[Spatial reasoning question data]
+---+
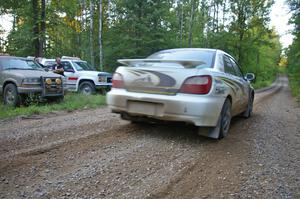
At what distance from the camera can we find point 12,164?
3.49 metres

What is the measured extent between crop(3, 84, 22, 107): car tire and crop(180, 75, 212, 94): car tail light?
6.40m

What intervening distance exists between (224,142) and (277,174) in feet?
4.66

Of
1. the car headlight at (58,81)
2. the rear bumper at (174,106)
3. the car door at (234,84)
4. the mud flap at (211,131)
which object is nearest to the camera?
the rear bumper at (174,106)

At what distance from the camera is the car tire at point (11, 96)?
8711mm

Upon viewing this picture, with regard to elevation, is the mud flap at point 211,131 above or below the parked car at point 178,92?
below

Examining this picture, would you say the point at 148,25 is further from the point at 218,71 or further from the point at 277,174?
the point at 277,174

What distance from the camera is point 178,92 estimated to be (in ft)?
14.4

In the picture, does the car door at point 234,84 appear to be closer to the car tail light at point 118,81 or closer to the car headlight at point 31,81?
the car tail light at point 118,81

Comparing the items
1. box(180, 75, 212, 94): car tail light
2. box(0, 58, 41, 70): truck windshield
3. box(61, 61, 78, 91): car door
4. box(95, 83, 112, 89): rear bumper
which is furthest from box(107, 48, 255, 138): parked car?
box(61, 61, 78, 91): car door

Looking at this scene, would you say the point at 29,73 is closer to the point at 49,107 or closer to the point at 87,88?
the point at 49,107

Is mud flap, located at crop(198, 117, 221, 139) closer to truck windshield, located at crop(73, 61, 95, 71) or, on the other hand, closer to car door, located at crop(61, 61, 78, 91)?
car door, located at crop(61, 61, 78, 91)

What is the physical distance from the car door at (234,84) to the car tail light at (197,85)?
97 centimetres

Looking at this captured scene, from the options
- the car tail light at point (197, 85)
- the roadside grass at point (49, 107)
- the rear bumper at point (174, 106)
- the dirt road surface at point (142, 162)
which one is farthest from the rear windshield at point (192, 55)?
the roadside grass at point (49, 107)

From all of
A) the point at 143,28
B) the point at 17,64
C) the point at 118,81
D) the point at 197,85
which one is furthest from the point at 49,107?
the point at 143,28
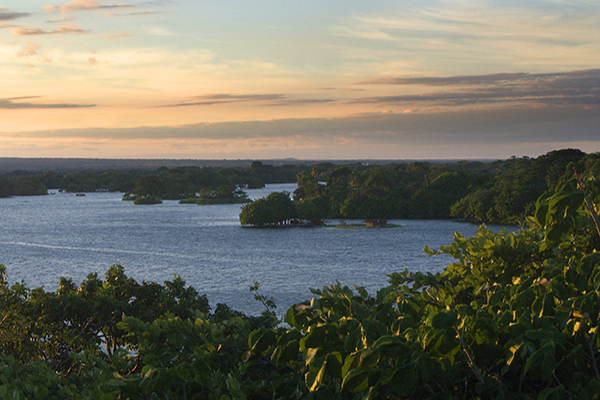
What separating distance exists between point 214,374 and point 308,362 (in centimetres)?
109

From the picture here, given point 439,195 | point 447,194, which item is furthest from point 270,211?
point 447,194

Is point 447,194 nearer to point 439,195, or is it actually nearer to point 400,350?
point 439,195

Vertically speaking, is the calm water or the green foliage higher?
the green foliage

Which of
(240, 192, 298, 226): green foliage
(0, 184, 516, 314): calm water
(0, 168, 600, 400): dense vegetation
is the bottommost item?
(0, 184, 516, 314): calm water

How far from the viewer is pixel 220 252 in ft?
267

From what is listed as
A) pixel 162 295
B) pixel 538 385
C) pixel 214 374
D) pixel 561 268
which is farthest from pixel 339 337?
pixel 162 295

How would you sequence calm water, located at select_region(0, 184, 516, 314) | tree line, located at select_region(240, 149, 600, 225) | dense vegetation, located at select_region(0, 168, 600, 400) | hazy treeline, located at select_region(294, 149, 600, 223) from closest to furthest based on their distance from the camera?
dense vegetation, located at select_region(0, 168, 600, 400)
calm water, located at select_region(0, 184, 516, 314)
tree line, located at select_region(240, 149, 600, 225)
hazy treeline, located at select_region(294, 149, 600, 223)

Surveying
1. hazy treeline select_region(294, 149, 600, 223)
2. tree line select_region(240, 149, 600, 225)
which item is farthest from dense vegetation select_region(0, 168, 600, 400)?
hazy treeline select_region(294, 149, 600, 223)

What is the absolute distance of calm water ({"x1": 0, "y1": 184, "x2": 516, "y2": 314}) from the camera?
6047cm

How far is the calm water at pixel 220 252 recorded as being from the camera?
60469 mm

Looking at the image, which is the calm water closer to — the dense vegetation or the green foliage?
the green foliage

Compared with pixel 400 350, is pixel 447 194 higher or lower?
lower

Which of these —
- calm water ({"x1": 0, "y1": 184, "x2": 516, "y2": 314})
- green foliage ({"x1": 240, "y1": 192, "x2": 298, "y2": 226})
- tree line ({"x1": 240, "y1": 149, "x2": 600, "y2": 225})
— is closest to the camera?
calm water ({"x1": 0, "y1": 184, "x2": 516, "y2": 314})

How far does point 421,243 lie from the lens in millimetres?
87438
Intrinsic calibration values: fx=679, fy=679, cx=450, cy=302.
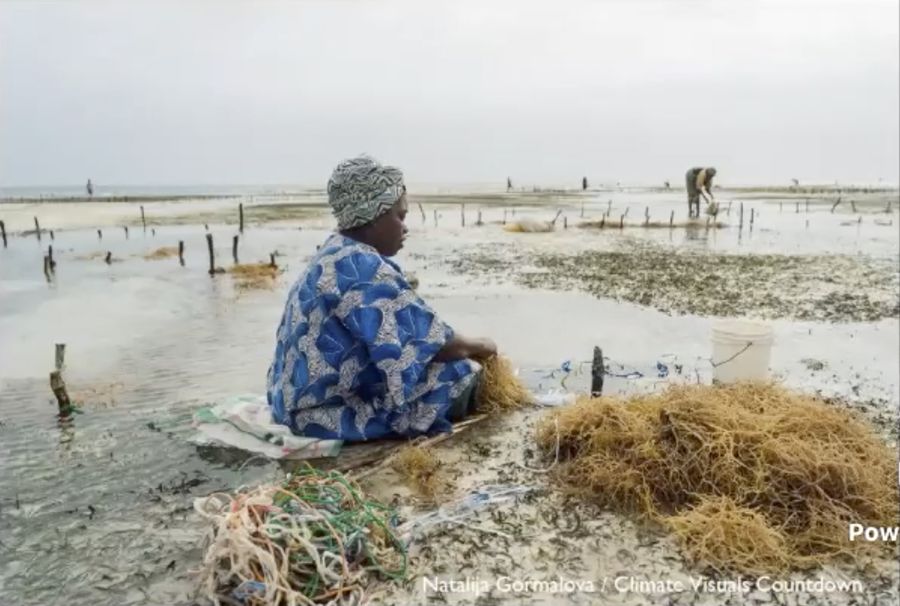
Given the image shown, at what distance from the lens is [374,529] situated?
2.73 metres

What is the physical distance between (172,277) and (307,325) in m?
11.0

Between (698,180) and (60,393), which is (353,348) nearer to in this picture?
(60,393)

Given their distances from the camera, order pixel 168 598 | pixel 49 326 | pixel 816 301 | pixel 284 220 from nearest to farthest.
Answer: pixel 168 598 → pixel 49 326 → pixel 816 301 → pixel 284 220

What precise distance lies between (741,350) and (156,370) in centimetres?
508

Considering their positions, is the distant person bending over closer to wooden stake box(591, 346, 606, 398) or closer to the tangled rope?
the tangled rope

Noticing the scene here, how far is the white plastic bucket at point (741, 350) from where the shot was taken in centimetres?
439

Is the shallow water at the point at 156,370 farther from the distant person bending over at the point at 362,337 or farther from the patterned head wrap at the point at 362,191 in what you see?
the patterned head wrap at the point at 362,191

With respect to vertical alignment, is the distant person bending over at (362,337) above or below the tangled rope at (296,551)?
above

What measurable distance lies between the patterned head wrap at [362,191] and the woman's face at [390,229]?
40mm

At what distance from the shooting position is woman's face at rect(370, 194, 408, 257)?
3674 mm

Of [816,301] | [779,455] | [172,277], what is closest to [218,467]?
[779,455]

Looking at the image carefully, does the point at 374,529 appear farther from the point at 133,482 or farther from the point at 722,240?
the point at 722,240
+---+
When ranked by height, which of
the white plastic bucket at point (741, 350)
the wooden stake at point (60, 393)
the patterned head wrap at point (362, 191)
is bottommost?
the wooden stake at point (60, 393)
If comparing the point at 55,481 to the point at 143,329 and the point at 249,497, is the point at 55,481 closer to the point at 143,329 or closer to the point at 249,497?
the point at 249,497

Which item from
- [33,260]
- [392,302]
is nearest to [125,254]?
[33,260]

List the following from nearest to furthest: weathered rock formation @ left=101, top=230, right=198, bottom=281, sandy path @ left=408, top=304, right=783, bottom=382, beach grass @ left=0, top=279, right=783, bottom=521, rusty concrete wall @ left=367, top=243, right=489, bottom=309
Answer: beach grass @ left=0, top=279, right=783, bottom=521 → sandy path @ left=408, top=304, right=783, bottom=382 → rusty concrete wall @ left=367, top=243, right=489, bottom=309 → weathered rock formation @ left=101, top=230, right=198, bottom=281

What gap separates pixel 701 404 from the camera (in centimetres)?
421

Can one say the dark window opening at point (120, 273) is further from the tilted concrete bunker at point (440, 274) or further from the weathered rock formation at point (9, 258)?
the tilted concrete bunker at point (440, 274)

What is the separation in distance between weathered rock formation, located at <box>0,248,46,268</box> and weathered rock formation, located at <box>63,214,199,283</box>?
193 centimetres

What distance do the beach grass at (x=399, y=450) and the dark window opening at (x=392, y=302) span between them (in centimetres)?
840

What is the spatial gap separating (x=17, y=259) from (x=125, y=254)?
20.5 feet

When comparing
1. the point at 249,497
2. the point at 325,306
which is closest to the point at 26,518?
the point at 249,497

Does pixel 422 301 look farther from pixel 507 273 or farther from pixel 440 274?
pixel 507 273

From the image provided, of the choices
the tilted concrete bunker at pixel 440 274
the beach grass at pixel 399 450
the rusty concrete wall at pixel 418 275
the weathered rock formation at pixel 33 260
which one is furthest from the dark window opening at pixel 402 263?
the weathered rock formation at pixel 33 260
+---+
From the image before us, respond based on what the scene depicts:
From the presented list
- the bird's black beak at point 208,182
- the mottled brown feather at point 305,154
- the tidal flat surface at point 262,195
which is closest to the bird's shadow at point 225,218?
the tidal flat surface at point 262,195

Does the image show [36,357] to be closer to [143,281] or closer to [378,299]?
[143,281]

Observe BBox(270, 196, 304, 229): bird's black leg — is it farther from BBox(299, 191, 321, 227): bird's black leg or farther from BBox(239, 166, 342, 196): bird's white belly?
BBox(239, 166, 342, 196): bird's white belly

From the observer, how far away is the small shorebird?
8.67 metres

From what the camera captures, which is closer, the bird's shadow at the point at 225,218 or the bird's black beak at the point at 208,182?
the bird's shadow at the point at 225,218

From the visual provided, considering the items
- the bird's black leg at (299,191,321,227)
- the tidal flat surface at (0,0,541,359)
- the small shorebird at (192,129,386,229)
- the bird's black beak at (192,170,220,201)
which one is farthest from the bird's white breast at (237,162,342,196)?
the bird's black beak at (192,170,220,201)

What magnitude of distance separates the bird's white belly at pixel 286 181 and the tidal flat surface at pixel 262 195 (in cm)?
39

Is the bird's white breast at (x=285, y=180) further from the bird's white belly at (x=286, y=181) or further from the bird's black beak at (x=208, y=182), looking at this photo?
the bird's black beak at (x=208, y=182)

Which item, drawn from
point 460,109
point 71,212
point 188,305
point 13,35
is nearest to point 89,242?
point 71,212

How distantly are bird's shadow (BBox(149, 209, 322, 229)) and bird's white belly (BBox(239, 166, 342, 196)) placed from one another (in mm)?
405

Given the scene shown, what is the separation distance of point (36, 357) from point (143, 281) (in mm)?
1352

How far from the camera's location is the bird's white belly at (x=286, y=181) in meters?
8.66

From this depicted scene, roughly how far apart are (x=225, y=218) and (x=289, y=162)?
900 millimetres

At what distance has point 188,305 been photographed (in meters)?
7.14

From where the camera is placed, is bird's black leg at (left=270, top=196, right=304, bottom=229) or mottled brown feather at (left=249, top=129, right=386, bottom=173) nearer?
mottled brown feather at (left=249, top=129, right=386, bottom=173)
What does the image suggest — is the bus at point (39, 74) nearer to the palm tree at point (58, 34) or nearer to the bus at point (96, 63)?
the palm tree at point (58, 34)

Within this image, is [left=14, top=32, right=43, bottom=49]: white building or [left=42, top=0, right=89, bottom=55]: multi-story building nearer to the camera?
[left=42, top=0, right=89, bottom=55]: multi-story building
+---+
◆ **Problem to solve**
Count the lines in the items above that contain the word "closest" with its case matched, and reply with only the number.

◆ **Reply**
5